To be done →
**a.** Answer these questions about the review:
(i) In what year was The Jazz Singer released?
(ii) Where can the production now be seen onstage?
(iii) Which silent comedian is Papageno dressed like?
**b.** In the review, write out again the part that opens with the words containing "When Wolfgang Met" and closes with "been spoken onscreen.", renaming "talkies" as "sound films".

Page excerpt →
When Wolfgang Met Buster and Murnau

In 1927 The Jazz Singer - the first feature length movie with a synchronized soundtrack - was released. The musical had a memorable spoken line when Al Jolson quipped: “Wait a minute, wait a minute I tell yer, you ain’t heard nothing yet.” Given the ensuing deluge of dialogue since talkies displaced silent films, truer words have rarely ever been spoken onscreen.

But “Jolie” couldn’t foresee that around 80 years later a theater company specializing in “merg[ing] animation and live performance” would name itself after that fateful year in cinematic history in the U.K. And in 2012, according to the company’s website, “1927 collaborated with Komische Opera Berlin, to conceive and create a reimagining of The Magic Flute” that combines not only animation but a silent cinema aesthetic with Wolfgang Amadeus Mozart’s music. The mind blowing result can now be seen onstage at the Dorothy Chandler Pavilion LA Opera.

1927’s artistic conceit is to draw upon the artistic, visual conventions of the silent screen in order to express this epic fairy tale about good and evil by Mozart and librettist Emanuel Schikaneder. As such, there are Hollywood studio slapstick and German expressionist elements, with references from Clara Bow’s “It Girl” to 1920’s The Cabinet of Dr. Caligari to Fritz Lang’s 1922 Dr. Mabuse and beyond.

To be specific, the character Monostatos (Virginia tenor Frederick Ballentine) looks like the vampire of Nosferatu, F.W. Murnau’s 1922 creepy forerunner to Dracula. Pamina (Czech soprano Zuzana Markova) is suggestive of Jazz Age flappers, such as Louise Brooks, the American-born actress who starred in G.W. Pabst’s 1920s German films, such as the daring Pandora’s Box. Papageno (New York baritone Theo Hoffman) is dressed like none other than that king of silent comedians, Buster Keaton, the Great Stone Face. (BTW, some characters appear in whiteface and I couldn’t help but wonder if some day they’d have to profess mea cupas for maligning Caucasians - or mimes?)

Excerpted data →

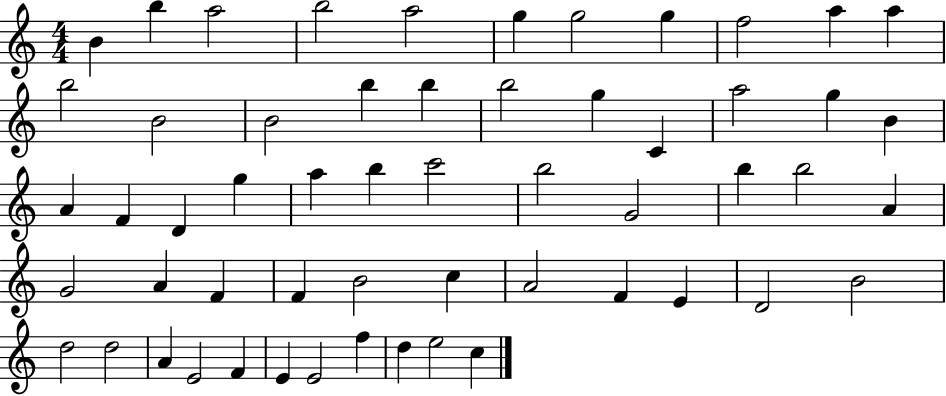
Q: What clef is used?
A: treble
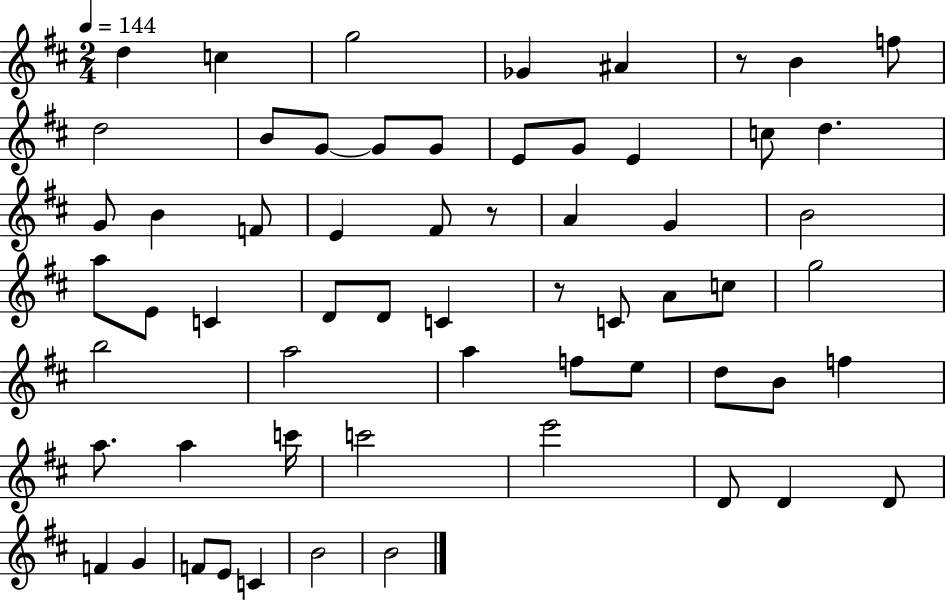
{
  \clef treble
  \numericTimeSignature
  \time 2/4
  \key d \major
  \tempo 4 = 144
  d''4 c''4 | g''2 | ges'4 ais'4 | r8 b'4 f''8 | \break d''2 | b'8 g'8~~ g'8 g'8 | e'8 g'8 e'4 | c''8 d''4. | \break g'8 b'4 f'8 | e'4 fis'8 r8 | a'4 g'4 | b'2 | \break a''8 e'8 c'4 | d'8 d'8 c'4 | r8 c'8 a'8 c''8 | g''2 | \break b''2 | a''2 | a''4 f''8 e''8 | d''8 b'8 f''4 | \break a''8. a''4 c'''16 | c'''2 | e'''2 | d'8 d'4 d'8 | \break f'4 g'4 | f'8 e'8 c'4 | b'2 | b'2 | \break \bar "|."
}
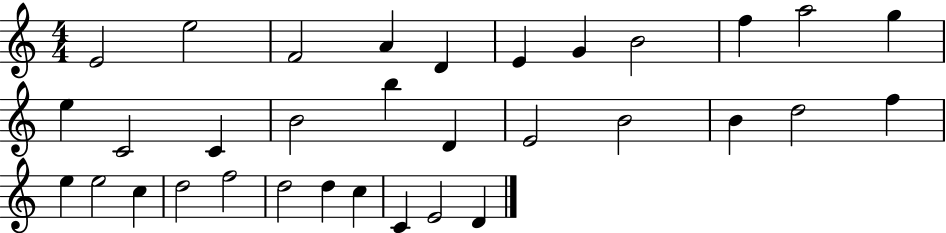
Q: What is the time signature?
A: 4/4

Task-by-task outputs →
**a.**
(i) 1927
(ii) At the Dorothy Chandler Pavilion LA Opera
(iii) Buster Keaton

**b.**
When Wolfgang Met Buster and Murnau

In 1927 The Jazz Singer - the first feature length movie with a synchronized soundtrack - was released. The musical had a memorable spoken line when Al Jolson quipped: “Wait a minute, wait a minute I tell yer, you ain’t heard nothing yet.” Given the ensuing deluge of dialogue since sound films displaced silent films, truer words have rarely ever been spoken onscreen.